■ SUPPLIED PASSAGE ■
-- start --

Bush 'comfortable' with Iraq decision
25 April 2013, 19:01
Dallas - Former US president George W Bush says he remains "comfortable" with the decision to invade Iraq, even as a new spate of bloody violence hit the country and rocked politics in Baghdad.
Bush told ABC News in an interview marking the opening of his presidential library on Thursday that it was up to history to judge the invasion of Iraq in 2003, prompted by fears of weapons of mass destruction that were never found.
"I am comfortable in the decision-making process. I think the removal of Saddam Hussein was the right decision for not only our own security but for giving people a chance to live in a free society," Bush said.
"But history will ultimately decide that, and I won't be around to see it.
"As far as I'm concerned, the debate is over. I mean, I did what I did. And historians will ultimately judge those decisions."
The US invasion swiftly toppled Saddam Hussein but the mismanaged aftermath of the war led to US forces becoming embroiled in a prolonged insurgency.
Bush supporters say he gave Iraqis the chance to live in freedom, but detractors note that the country is still in the grip of widespread violence as hopes for a true democracy fade.
President Barack Obama, who finally succeeded in pulling US troops out of Iraq in late 2011, will attend the dedication of Bush's library in Dallas on Friday, with all the living ex-US presidents.
More than 4 400 US soldiers died in Iraq, many more were maimed and tens of thousands of civilians are believed to have died in violence which followed the US invasion and is still raging.

-- end --

■ YOUR TASKS ■
a. Answer these questions using the news article about Bush and Iraq:
(i) Which news organization interviewed Bush?
(ii) In which city is Bush's presidential library being dedicated?
(iii) How many US soldiers died in Iraq?
b. Reproduce the news article about Bush and Iraq from "The US invasion swiftly" up to and including "living ex-US presidents.".
c. Resume the news article about Bush and Iraq, continuing after its last sentence.

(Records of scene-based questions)

-- start --

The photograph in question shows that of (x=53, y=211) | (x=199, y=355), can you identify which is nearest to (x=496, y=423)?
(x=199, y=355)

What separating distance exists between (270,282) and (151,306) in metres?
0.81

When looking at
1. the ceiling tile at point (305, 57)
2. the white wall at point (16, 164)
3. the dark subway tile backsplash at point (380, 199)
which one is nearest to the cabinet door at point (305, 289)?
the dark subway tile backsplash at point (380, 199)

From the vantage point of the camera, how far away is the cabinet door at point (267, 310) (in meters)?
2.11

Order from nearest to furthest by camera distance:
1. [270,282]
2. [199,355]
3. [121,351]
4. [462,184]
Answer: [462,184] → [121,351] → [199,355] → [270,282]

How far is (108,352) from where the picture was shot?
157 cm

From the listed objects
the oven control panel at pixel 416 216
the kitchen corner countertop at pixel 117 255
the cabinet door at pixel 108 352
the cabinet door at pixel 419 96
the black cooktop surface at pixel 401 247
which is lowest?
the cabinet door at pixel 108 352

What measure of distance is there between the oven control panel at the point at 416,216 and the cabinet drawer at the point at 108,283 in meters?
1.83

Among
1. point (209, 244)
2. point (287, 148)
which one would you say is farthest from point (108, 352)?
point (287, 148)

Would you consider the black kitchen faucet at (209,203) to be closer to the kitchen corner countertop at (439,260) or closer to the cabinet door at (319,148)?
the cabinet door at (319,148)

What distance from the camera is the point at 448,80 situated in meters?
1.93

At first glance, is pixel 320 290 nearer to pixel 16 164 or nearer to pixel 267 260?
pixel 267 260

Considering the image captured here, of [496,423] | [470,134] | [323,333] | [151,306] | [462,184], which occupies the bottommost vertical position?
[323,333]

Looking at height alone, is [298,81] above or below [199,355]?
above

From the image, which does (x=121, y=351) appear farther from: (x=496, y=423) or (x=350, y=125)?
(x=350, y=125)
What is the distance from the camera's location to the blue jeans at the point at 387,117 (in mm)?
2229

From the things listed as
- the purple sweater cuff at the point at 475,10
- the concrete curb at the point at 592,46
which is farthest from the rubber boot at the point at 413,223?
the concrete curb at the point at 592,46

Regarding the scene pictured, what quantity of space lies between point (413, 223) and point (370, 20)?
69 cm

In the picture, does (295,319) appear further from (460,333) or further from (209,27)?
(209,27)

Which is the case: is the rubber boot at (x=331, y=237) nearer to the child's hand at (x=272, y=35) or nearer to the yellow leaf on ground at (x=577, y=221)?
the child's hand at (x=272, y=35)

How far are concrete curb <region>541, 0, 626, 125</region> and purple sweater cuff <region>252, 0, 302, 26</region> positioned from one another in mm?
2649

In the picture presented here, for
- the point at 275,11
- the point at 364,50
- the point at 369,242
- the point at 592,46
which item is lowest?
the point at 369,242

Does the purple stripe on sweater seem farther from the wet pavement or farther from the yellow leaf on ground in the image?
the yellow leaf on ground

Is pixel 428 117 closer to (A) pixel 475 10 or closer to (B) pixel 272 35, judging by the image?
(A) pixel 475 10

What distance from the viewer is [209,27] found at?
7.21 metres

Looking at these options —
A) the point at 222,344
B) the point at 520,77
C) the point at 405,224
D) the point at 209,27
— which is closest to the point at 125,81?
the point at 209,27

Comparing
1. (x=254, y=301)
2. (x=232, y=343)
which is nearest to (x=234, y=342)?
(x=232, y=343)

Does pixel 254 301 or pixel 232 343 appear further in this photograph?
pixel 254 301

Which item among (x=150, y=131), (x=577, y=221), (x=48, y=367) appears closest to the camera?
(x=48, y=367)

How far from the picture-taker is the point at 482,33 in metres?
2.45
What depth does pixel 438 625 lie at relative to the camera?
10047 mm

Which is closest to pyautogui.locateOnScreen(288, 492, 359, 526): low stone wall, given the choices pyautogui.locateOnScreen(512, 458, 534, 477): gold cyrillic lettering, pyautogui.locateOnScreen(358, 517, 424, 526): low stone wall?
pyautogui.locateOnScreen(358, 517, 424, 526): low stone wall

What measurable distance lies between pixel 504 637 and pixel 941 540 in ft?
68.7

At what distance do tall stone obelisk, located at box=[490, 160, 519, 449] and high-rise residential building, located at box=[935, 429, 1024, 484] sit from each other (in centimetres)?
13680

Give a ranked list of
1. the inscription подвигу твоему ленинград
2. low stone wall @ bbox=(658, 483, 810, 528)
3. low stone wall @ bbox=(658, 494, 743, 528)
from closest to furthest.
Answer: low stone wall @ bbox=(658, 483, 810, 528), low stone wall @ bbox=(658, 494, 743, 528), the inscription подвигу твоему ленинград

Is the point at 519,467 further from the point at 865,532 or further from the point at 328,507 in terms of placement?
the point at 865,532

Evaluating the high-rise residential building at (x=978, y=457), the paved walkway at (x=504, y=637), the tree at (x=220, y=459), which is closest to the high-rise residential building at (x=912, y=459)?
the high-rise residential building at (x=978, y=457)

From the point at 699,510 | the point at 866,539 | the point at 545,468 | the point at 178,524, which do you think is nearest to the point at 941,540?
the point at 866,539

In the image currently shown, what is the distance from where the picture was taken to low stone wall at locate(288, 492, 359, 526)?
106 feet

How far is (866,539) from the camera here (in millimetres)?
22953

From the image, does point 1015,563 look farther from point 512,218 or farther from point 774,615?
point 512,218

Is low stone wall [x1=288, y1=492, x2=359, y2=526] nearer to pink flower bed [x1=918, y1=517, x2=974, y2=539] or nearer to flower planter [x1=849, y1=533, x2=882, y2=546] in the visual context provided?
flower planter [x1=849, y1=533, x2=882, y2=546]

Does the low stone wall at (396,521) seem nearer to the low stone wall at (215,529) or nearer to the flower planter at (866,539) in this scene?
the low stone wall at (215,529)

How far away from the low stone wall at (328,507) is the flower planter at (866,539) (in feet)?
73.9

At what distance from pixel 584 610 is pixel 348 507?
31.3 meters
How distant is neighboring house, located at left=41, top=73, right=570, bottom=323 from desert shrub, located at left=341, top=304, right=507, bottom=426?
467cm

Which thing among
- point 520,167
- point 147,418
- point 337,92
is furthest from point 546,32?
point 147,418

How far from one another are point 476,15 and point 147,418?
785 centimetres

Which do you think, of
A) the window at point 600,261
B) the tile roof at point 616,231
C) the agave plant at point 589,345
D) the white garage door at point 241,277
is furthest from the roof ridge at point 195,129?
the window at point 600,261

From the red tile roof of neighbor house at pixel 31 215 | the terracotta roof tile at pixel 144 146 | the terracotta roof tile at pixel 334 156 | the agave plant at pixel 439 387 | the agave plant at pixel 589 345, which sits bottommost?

-- end --

■ ANSWERS FOR THIS EXERCISE ■
a.
(i) ABC News
(ii) Dallas
(iii) More than 4 400

b.
The US invasion swiftly toppled Saddam Hussein but the mismanaged aftermath of the war led to US forces becoming embroiled in a prolonged insurgency.
Bush supporters say he gave Iraqis the chance to live in freedom, but detractors note that the country is still in the grip of widespread violence as hopes for a true democracy fade.
President Barack Obama, who finally succeeded in pulling US troops out of Iraq in late 2011, will attend the dedication of Bush's library in Dallas on Friday, with all the living ex-US presidents.

c.
In the last two days alone, violence has killed 125 people in the Iraq, most of them in clashes and attacks involving security forces, protesters and their supporters, officials said.
At least 268 people have been wounded, 194 of them in protest-related unrest, which prompted two Sunni ministers to quit and has sent tensions in the country soaring.
In the same interview Bush spoke about life after the oval office, saying his painting hobby had changed his life.
"You know what the interesting lesson is though, that you can keep learning in life," Bush said.
I don't want to rest. I want to follow the example of president 41 and, you know, sprint into the grave."
Bush senior, aged 88, has had an active retirement, despite recent illnesses and increasing frailty, and even marked his 85th birthday with a parachute jump.
His son said that he took up painting after learning how the hobby had absorbed former British Prime Minister Winston Churchill.
"I look at colours differently and I see shadow," said Bush, while making clear he knew the limitations of his work.
"The signature is more valuable than the painting."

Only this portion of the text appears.